» ФРАГМЕНТ ТЕКСТА
####################

История всемирной литературы Т.7
Шрифт:
В одной из лучших его драм — «Родина» — героиня Магда, «блудная дочь», после долгих лет изгнания возвращается к родному очагу. Отец готов ее простить, но при условии, что она вступит в законный брак с тем, кто соблазнил ее в юности. Но Магда отвергает эту лицемерную сделку. Она презирает человека, который бросил ее молодой, а ныне готов взять в жены только потому, что она стала знаменитой (и очень богатой) певицей. Пьеса завершается мелодраматически: отец пытается застрелить Магду, но сердце его не выдерживает, и он замертво падает. В известной пикантности ситуации и мелодраматичности финала — секрет успеха пьесы у буржуазного зрителя.
Зудерман выступал также и в повествовательном жанре. Наиболее известен его роман «Госпожа Забота» (1887).
Хотя немецкая литература второй половины XIX в. не заняла столь видного места в европейском литературном процессе, как в предшествующий и в последующий периоды, значение ее в национальных масштабах весьма велико.

####################

» СОБРАННЫЕ ДАННЫЕ
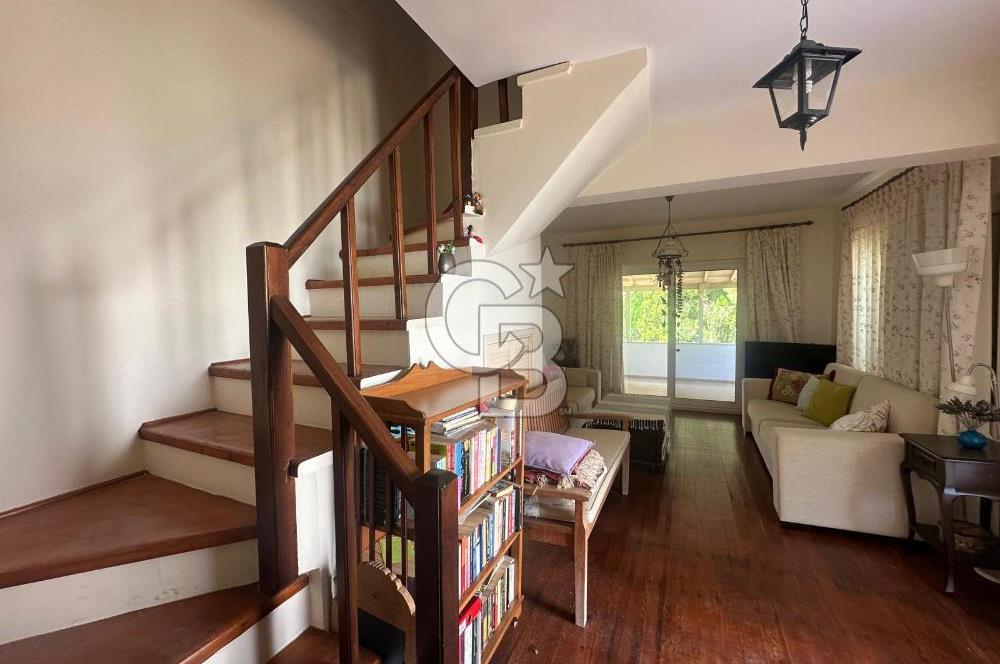 BOZCAADA SULUBAHÇE MEVKİİNDE GENİŞ BAHÇELİ SATILIK 2+1 YAZLIK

####################

Можете вернуть фрагмент текста о пьесах Зудермана целиком, слово в слово и без изменений?

История всемирной литературы Т.7
Шрифт:
В одной из лучших его драм — «Родина» — героиня Магда, «блудная дочь», после долгих лет изгнания возвращается к родному очагу. Отец готов ее простить, но при условии, что она вступит в законный брак с тем, кто соблазнил ее в юности. Но Магда отвергает эту лицемерную сделку. Она презирает человека, который бросил ее молодой, а ныне готов взять в жены только потому, что она стала знаменитой (и очень богатой) певицей. Пьеса завершается мелодраматически: отец пытается застрелить Магду, но сердце его не выдерживает, и он замертво падает. В известной пикантности ситуации и мелодраматичности финала — секрет успеха пьесы у буржуазного зрителя.
Зудерман выступал также и в повествовательном жанре. Наиболее известен его роман «Госпожа Забота» (1887).
Хотя немецкая литература второй половины XIX в. не заняла столь видного места в европейском литературном процессе, как в предшествующий и в последующий периоды, значение ее в национальных масштабах весьма велико.